##### Records provided

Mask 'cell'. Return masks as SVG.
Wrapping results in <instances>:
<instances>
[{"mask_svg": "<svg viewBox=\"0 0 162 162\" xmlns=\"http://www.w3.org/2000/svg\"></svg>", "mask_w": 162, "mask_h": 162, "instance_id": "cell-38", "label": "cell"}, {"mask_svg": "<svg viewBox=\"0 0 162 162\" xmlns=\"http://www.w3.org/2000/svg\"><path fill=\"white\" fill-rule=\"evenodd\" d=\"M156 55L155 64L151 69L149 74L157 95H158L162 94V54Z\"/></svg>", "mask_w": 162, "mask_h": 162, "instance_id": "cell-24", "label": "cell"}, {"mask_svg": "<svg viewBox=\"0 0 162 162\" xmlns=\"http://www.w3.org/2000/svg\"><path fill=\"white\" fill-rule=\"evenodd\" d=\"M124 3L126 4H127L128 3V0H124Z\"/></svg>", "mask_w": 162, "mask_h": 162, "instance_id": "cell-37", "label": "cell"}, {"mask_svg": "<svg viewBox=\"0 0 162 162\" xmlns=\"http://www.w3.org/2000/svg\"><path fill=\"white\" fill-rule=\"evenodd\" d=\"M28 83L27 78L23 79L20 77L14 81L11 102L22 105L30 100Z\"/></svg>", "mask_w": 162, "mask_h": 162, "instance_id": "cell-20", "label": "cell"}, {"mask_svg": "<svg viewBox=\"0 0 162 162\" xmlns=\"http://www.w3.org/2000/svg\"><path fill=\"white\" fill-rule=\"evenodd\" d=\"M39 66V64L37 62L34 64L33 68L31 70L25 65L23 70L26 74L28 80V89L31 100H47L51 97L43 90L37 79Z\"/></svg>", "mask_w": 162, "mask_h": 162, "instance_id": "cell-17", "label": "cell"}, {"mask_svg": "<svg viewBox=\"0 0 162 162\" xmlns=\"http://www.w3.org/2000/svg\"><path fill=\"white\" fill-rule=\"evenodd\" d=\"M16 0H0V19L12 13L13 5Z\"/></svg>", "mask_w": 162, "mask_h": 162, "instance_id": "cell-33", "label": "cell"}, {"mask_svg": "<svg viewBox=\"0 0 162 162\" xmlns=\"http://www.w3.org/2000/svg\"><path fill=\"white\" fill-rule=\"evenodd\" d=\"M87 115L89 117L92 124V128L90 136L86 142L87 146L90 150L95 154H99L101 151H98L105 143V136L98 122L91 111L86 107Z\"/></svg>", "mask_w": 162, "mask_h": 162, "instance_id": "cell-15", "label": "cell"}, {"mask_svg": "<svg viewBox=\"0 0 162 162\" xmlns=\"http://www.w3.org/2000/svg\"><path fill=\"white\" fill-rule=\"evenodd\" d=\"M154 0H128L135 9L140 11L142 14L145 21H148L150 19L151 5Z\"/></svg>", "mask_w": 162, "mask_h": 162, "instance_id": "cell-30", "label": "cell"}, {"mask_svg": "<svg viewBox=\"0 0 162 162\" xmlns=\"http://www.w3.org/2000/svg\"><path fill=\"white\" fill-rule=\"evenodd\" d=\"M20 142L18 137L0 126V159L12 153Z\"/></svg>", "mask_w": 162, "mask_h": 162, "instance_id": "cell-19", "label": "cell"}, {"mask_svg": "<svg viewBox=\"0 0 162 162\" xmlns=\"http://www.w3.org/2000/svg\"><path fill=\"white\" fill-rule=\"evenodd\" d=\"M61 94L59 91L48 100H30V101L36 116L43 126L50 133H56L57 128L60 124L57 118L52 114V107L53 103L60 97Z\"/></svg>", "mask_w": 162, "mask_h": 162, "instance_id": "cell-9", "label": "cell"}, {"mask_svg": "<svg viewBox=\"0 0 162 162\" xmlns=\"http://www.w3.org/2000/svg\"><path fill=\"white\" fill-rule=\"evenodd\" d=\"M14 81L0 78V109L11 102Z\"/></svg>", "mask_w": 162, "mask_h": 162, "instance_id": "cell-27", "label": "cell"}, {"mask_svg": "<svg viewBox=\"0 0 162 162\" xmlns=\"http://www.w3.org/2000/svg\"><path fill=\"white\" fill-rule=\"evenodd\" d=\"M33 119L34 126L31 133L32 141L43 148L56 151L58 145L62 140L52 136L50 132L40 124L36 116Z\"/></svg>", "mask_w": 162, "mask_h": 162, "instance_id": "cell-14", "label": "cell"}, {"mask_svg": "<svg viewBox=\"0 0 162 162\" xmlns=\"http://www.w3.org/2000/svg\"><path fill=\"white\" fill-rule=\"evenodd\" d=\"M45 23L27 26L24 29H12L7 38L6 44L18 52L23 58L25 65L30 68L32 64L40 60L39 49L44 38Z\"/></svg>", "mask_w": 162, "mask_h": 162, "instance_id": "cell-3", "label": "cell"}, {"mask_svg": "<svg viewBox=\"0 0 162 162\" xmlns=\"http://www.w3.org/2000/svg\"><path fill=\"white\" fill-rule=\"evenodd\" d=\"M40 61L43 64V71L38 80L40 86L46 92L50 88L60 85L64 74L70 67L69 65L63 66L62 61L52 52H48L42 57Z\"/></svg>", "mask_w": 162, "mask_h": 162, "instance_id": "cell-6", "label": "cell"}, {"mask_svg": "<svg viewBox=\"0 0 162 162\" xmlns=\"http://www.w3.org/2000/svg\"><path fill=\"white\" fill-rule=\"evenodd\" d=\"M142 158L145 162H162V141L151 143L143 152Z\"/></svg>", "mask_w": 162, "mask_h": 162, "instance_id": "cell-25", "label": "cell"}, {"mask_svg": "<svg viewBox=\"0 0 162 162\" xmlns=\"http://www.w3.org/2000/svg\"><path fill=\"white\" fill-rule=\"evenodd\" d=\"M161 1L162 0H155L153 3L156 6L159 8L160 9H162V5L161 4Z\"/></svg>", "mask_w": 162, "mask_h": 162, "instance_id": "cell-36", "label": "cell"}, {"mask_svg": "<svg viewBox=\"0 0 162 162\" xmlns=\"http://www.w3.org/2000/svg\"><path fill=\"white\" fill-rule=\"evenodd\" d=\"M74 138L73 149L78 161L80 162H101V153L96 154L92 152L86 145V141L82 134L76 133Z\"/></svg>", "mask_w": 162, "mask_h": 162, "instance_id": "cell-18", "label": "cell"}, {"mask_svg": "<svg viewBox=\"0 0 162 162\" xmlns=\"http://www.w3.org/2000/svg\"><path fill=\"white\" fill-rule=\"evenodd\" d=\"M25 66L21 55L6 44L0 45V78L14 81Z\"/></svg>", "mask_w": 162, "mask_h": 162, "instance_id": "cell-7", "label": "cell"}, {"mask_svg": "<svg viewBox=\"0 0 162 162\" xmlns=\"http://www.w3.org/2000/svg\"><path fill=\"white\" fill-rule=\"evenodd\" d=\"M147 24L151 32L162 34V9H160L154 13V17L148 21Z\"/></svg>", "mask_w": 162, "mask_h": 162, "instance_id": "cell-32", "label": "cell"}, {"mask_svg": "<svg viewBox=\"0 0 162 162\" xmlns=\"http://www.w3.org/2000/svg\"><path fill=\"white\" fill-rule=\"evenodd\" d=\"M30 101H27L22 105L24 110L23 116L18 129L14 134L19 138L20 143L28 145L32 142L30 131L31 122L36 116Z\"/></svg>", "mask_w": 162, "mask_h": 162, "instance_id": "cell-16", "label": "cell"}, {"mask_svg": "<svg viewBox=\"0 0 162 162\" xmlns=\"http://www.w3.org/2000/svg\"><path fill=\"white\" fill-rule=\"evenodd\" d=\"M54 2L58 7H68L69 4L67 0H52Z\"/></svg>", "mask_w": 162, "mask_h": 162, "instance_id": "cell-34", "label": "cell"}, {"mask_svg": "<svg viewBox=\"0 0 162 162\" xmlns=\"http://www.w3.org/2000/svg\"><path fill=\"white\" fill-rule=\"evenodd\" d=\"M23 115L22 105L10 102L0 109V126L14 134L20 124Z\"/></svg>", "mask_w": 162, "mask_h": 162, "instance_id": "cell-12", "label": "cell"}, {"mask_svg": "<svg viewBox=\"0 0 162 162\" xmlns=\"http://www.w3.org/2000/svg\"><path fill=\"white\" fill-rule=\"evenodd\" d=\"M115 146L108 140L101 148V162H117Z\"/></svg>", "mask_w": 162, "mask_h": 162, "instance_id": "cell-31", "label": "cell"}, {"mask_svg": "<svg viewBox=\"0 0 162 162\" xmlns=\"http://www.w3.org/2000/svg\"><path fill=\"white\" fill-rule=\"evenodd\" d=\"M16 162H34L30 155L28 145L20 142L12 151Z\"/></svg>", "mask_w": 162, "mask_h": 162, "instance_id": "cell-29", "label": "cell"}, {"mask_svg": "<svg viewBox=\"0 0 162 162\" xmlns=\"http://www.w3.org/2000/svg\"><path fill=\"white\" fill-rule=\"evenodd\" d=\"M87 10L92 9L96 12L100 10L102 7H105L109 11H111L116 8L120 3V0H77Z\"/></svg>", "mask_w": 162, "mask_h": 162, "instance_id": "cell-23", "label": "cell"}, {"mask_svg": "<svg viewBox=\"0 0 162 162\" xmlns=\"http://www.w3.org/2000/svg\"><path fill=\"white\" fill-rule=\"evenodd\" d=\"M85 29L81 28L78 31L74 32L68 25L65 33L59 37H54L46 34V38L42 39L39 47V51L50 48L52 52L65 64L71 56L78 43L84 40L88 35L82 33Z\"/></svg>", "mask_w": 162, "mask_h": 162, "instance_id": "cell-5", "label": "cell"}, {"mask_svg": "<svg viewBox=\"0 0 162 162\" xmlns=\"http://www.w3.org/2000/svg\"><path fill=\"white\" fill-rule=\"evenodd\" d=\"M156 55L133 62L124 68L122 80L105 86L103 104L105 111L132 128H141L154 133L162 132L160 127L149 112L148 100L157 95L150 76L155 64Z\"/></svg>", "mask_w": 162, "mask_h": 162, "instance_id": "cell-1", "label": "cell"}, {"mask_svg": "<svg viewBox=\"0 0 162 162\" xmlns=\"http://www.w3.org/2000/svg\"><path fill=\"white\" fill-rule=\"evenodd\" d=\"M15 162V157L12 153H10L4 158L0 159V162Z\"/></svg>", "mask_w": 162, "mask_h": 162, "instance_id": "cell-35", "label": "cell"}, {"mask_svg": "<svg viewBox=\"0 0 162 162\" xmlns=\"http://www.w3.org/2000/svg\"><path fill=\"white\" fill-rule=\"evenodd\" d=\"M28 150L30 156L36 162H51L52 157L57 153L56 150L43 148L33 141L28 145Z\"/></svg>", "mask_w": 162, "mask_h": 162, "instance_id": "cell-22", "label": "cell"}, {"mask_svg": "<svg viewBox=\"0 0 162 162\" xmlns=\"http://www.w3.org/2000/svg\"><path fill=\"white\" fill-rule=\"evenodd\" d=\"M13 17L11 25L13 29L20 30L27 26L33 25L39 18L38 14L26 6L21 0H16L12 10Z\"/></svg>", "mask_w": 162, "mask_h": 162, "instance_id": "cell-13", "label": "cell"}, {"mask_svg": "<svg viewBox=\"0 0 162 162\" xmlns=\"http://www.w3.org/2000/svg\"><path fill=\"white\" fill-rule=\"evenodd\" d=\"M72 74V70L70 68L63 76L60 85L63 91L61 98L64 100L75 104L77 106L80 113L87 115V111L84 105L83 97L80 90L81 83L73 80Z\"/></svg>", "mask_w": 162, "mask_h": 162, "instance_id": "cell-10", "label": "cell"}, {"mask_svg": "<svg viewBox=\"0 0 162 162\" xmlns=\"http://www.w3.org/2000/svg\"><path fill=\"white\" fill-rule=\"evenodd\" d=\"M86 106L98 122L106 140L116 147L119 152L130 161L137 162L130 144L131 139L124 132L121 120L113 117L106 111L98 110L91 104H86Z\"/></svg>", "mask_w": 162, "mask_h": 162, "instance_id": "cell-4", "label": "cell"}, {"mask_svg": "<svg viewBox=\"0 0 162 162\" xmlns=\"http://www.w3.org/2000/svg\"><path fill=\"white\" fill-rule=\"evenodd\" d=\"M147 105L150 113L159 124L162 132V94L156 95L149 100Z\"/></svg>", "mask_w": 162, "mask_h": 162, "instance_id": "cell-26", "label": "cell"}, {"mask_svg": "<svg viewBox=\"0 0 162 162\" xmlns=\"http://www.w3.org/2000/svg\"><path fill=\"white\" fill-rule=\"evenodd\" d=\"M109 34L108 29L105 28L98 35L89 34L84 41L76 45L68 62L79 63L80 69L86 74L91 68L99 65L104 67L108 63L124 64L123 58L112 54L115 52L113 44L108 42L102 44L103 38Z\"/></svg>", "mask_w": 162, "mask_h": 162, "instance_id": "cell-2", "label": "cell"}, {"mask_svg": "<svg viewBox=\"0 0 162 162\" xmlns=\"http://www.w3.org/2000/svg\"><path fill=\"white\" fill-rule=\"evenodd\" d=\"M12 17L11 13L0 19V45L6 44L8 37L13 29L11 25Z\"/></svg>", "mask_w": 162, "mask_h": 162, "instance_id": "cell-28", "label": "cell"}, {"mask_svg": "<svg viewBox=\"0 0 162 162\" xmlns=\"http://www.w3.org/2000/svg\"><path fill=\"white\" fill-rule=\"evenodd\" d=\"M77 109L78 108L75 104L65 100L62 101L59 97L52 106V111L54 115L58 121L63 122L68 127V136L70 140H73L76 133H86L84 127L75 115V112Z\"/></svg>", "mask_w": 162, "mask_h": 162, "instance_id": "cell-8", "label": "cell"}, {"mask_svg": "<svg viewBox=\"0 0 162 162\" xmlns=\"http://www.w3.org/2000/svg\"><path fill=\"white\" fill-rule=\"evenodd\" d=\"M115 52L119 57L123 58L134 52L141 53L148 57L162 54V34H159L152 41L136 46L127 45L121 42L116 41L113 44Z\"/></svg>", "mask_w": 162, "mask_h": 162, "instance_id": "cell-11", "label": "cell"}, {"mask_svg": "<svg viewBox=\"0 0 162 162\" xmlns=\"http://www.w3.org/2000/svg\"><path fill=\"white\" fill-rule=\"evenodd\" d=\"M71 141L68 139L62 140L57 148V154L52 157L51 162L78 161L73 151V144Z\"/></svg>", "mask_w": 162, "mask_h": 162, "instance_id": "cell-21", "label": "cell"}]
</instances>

##########

To be done — Return each line of the data above that contains the string "instances", matching case exactly.

Exercise response —
Wrapping results in <instances>:
<instances>
</instances>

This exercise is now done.